STORED DATA →
══════════════════════════════

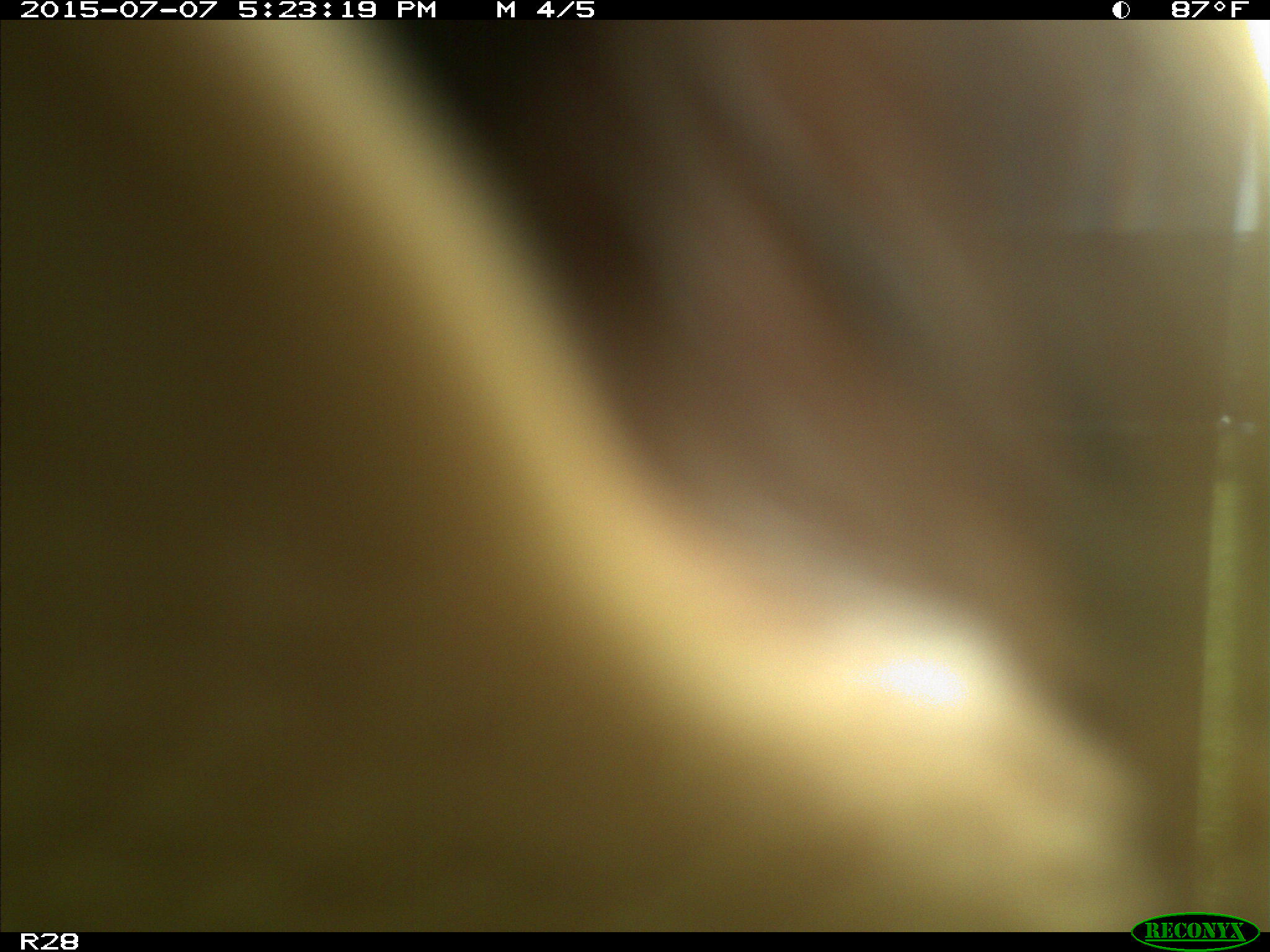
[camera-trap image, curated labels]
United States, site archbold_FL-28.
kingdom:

══════════════════════════════

TASK BRIEF → Transcribe the material above word for word; images do not belong in the copy.

REPLY TO THE TASK →
[camera-trap image, curated labels]
United States, site archbold_FL-28.
kingdom:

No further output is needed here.